Als zweites wichtiges “Projekt” sehe ich die 2005 erfolgte Integration des KNO in den mittlerweile europaweit agierenden Kunststoff Cluster. Ausgehend vom KNO und einer Sondierungsstudie des Landes Niederösterreich wurde gemeinsam mit dem existierenden KC (damals nur in Oberösterreich) der größte europäische Wirtschaftscluster der Kunststoffindustrie geschaffen. Mittlerweile haben sich, soweit ich mich erinnere, auch Kärnten und Salzburg angeschlossen; mit Burgenland gab es auch Verhandlungen. Es wurde mit der Darstellung eines Wirtschaftsclusters, der von zwei Landesagenturen, der TMG OÖ und der ecoplus NÖ, getragen wird, durchaus ein Zeichen im Bereich gemeinsamer Wirtschaftsförderung über die Bundeslandgrenzen hinweg gesetzt.

Was waren und sind aus Deiner Sicht die kritischen Punkte in der Netzwerk-Entwicklung und was konnte positiv bewirkt bzw. umgesetzt werden?

Ewald Babka: Nun, ich denke diese beiden Fragen habe ich in oberen beiden Antworten schon mit beantwortet. Aber der Vollständigkeit halber nochmals in kurzen Worten meine Sichtweise der Dinge: Die kritischen Momente der Netzwerkentwicklung liegen in der Evaluierung der Erwartungen der einzelnen Akteure und dem Managen dieser Erwartungen (Stichwort: Managing Expectations). Weiter ist es wichtig, dass über externe Moderatoren der Motor für gemeinsame Aktivitäten am Laufen gehalten wird, da sonst das Interesse (wie sind Prioritäten in Unternehmen gesetzt?) an gemeinsamen Arbeiten sehr rasch erlischt. Wenn keine gemeinsamen Projekte gefunden und umgesetzt werden, kommt es ebenso sehr rasch zum Zusammenbruch des Netzwerks.

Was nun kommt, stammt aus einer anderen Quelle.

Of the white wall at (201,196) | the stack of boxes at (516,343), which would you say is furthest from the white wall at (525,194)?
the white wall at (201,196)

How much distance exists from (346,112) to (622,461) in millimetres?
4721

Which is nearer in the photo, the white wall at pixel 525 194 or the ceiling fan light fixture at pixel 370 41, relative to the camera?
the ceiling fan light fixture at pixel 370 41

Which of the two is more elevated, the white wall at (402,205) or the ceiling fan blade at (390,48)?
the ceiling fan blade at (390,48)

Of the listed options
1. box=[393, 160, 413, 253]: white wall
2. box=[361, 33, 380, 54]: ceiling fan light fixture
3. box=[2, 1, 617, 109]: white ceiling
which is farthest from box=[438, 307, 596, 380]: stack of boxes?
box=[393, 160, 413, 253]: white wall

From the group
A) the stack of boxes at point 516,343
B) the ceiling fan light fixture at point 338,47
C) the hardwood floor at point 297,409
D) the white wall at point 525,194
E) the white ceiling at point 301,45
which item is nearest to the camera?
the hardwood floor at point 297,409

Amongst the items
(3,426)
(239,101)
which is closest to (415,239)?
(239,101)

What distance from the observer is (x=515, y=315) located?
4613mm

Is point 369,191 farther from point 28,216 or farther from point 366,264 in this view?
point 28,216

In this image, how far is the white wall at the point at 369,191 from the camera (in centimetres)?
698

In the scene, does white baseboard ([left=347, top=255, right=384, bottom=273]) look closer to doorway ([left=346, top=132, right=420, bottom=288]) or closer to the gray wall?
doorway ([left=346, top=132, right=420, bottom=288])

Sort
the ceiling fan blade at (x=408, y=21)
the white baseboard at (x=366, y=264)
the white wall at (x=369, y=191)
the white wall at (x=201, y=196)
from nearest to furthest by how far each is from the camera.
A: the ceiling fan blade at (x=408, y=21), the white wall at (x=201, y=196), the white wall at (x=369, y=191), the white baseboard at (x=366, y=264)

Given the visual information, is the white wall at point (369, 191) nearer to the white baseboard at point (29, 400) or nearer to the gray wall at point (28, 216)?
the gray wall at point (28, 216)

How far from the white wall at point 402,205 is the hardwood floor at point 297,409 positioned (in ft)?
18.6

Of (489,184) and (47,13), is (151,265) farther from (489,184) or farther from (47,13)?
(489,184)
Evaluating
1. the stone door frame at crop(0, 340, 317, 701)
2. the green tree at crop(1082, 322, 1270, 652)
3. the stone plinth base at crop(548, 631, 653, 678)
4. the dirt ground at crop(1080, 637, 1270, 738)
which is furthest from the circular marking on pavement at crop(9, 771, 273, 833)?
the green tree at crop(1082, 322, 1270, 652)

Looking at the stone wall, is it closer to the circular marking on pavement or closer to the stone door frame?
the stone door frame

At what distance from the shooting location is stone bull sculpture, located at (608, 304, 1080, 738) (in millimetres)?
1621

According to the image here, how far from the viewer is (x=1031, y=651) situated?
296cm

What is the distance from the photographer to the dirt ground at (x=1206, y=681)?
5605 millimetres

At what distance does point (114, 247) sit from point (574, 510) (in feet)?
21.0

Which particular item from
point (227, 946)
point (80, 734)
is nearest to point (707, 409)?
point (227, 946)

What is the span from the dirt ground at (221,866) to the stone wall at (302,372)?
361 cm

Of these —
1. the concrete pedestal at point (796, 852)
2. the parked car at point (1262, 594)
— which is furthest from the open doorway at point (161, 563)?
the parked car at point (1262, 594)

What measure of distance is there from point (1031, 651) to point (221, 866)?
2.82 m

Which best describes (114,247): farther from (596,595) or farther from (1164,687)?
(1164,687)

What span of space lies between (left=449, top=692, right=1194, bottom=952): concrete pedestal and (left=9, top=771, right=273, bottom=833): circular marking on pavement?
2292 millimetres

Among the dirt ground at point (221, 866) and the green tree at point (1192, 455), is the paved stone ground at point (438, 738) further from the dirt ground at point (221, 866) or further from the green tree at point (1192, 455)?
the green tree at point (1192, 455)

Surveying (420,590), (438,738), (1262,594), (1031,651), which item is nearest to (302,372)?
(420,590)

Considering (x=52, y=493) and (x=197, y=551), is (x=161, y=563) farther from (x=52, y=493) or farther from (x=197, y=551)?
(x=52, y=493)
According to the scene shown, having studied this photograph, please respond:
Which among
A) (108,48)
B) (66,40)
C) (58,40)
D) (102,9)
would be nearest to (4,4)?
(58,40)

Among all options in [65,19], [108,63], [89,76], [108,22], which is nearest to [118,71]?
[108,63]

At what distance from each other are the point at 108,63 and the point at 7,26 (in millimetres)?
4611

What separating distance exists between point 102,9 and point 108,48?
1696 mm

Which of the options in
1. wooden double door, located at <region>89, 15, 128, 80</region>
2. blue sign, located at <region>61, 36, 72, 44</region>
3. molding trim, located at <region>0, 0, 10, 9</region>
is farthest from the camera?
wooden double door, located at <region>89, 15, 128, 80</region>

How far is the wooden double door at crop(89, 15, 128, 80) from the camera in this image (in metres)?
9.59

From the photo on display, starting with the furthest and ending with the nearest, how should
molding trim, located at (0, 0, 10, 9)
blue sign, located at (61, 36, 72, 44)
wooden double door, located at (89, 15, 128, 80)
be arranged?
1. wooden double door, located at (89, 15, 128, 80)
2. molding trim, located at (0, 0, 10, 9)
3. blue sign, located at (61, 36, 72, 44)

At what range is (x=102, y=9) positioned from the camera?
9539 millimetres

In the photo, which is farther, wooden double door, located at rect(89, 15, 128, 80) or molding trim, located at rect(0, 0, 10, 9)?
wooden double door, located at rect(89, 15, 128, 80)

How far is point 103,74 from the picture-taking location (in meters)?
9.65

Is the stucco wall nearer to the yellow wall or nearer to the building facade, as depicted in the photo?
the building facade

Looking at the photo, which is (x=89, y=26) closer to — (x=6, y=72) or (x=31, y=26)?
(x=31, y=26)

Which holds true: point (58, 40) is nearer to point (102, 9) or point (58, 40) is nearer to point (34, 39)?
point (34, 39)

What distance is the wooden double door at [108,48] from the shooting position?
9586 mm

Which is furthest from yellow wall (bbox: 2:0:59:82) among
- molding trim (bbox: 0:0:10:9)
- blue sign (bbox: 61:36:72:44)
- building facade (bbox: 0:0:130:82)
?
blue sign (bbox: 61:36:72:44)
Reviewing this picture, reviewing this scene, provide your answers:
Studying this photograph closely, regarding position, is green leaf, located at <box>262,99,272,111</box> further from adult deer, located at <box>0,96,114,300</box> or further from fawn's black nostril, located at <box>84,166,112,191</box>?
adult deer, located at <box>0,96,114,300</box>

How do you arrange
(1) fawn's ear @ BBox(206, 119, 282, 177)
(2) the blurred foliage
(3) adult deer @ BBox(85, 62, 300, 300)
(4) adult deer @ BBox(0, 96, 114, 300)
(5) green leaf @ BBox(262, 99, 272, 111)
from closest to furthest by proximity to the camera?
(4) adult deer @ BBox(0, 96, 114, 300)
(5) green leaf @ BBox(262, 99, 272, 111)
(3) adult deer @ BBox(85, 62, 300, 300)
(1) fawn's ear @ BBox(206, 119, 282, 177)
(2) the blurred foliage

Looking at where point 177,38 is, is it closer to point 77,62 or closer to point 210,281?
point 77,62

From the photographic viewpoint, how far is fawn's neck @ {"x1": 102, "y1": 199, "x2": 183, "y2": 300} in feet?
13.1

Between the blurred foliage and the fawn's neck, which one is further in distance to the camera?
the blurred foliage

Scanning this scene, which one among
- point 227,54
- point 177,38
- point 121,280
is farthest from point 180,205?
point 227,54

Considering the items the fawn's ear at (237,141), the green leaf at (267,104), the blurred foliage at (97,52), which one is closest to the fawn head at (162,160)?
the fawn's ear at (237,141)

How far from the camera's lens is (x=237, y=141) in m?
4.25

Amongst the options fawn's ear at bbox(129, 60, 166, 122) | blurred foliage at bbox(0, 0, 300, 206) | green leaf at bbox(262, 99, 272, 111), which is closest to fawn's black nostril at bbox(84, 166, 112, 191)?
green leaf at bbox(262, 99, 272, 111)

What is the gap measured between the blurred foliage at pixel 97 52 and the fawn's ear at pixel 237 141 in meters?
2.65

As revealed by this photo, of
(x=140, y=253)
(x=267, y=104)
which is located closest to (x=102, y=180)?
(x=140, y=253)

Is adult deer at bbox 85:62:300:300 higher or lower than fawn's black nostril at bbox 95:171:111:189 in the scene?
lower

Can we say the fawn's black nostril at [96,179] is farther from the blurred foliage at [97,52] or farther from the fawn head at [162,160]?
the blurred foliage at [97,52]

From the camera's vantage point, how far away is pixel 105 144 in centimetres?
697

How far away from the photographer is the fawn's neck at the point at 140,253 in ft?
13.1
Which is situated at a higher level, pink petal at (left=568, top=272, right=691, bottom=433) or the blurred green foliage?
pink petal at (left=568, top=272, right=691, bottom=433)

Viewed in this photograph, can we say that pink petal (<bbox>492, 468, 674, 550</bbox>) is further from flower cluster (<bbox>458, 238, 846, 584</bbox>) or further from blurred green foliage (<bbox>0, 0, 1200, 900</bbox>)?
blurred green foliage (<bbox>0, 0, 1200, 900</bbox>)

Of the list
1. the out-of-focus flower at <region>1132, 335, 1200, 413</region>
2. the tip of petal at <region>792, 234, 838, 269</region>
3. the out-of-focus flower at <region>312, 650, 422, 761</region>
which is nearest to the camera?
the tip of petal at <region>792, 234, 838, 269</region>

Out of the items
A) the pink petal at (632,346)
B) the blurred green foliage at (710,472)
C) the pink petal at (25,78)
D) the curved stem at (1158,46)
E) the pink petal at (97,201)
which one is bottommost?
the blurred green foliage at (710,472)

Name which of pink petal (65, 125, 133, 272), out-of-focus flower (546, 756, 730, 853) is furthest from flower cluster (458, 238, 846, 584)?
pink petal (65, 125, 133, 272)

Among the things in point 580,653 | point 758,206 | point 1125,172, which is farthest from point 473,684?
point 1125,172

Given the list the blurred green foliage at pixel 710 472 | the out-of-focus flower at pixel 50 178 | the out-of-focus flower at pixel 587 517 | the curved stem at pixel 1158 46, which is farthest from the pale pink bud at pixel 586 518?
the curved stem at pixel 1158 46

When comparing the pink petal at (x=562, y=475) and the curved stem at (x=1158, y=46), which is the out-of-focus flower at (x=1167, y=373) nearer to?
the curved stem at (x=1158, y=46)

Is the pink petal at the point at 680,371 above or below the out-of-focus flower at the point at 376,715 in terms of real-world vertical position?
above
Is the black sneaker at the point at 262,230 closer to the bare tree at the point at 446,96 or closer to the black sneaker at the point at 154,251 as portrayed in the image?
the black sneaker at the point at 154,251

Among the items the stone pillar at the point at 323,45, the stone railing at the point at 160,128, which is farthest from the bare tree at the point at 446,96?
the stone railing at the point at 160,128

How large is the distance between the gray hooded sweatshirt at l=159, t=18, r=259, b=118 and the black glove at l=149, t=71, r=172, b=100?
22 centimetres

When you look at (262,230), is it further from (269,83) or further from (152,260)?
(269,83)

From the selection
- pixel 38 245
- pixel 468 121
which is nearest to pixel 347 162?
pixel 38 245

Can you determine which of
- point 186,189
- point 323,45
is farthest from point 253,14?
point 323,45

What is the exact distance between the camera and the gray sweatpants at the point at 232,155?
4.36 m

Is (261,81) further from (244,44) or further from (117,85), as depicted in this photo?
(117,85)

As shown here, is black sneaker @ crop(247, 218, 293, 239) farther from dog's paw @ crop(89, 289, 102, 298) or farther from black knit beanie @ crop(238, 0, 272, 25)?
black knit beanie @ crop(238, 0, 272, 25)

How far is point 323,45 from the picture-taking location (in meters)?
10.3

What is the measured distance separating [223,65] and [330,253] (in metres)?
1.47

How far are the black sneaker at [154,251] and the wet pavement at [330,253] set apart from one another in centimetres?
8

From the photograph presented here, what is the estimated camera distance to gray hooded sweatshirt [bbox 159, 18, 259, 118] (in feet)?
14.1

Kritisch zu sehen ist auch die Sichtweise von selbst ernannten “Konkurrenten” des Netzwerkes. Es ist wichtig, andere Gruppierungen wie ähnliche Cluster, Wirtschaftskammer und dergleichen so zu informieren, dass ein konstruktives Miteinander möglich ist. Die Politik darf meiner Meinung nach in der ersten Phase nur eine sehr untergeordnete Rolle spielen, da das Netzwerk sonst von Beginn an in eine vorgegebene Schiene manövriert wird und eine individuelle Entwicklung im Sinne der Bedürfnisse der Unternehmen schwer bis nicht möglich ist.

Die positiven Auswirkungen sind jene, die es den Unternehmen bzw. den verantwortlichen Personen ermöglicht haben, andere abseits vom Tagesgeschäft besser kennen zu lernen. Daraus entwickelten sich dann auch diverse Projekte und gemeinsame Aktivitäten. Eines der Beispiele habe ich vorhin schon genannt: die Austrian PIM Group. Die größte positive Auswirkung zeigt sich in der ebenfalls schon erwähnten Integration in den Kunststoff Cluster - auf Druck von wirtschaftlich gut etablierten Unternehmen, der über das Netzwerk und wohlgesonnene Gruppierungen auf die Politik und Wirtschaftsagenturen der Länder ausgeübt wurde, konnte ein nahezu grenzenloses Netzwerk geschaffen werden, das innerhalb der EU einzigartig ist.

* Dipl.-Ing. Ewald Babka ist seit 2007 Betriebsleiter Rohrkaltfertigung der Schoeller Bleckmann Edelstahlrohr GmbH  in Ternitz. Davor war Babka als regionaler Technologiemanager des Landes Niederösterreich für den Aufbau von unternehmerischen Netzwerken und das Management eines Technologiezentrums (”Technopol”) zuständig.